> [Work task]: From the first line to the last, print the records exactly, leaving out the pictures.

(Stored data entries)

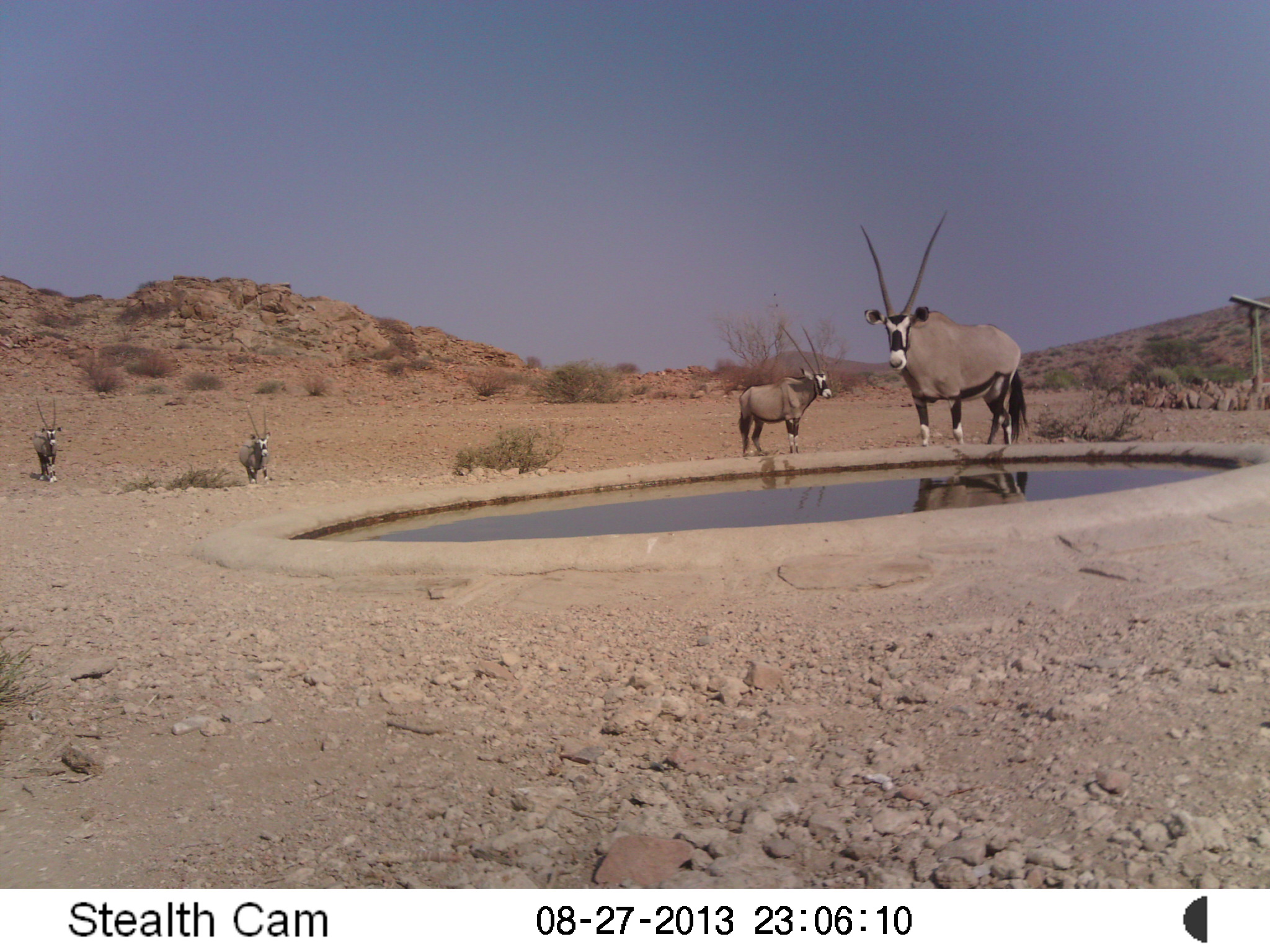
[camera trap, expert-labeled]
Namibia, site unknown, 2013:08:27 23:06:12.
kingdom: Animalia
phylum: Chordata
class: Mammalia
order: Artiodactyla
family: Bovidae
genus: Oryx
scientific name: Oryx gazella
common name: gemsbok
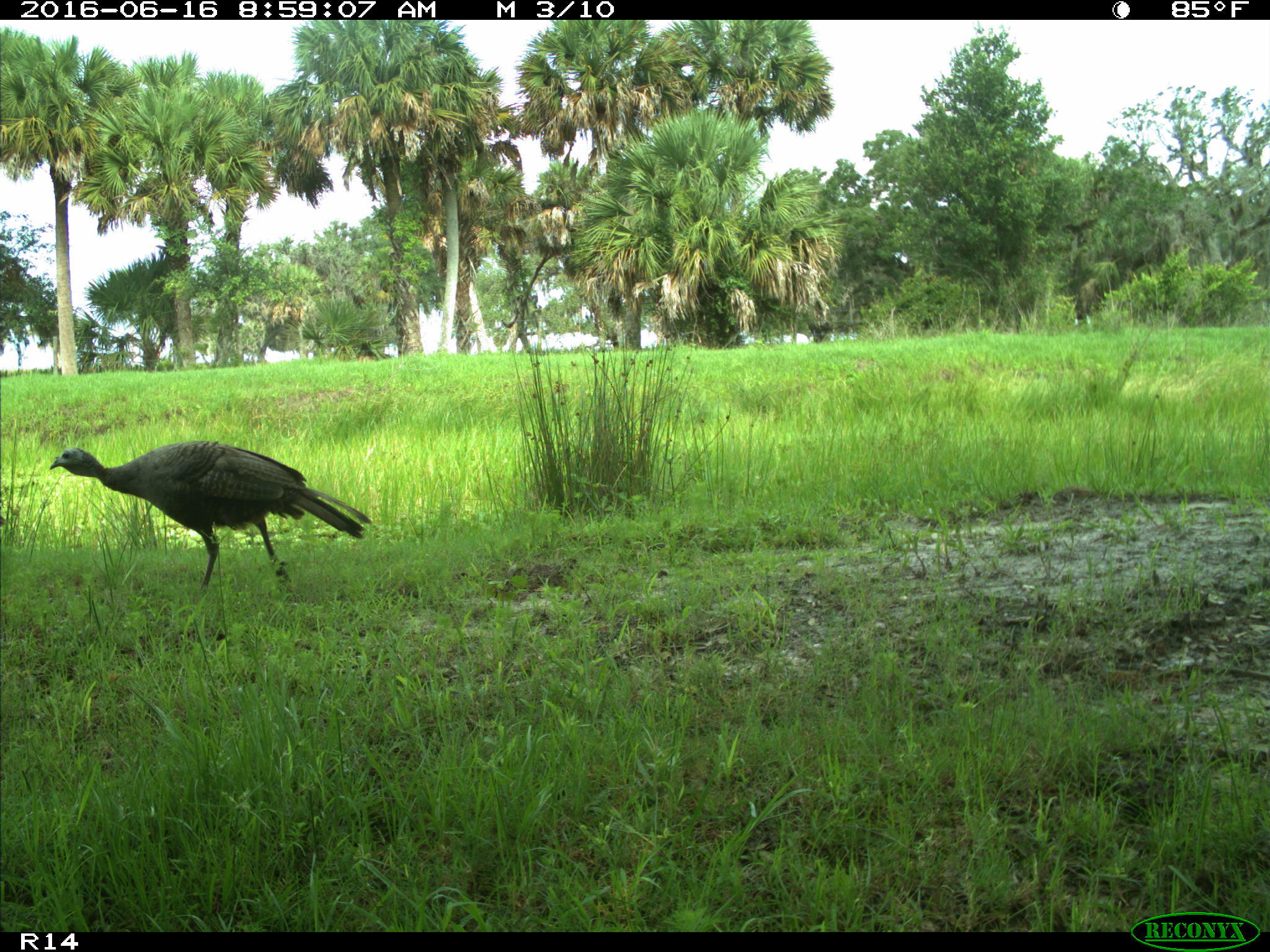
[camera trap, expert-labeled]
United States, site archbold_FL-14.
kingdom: Animalia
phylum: Chordata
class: Aves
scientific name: Aves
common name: birds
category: unidentified bird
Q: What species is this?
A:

> [Response to this exercise]:
[camera trap, expert-labeled]
Namibia, site unknown, 2013:08:27 23:06:12.
kingdom: Animalia
phylum: Chordata
class: Mammalia
order: Artiodactyla
family: Bovidae
genus: Oryx
scientific name: Oryx gazella
common name: gemsbok
[camera trap, expert-labeled]
United States, site archbold_FL-14.
kingdom: Animalia
phylum: Chordata
class: Aves
scientific name: Aves
common name: birds
category: unidentified bird
Q: What species is this?
A:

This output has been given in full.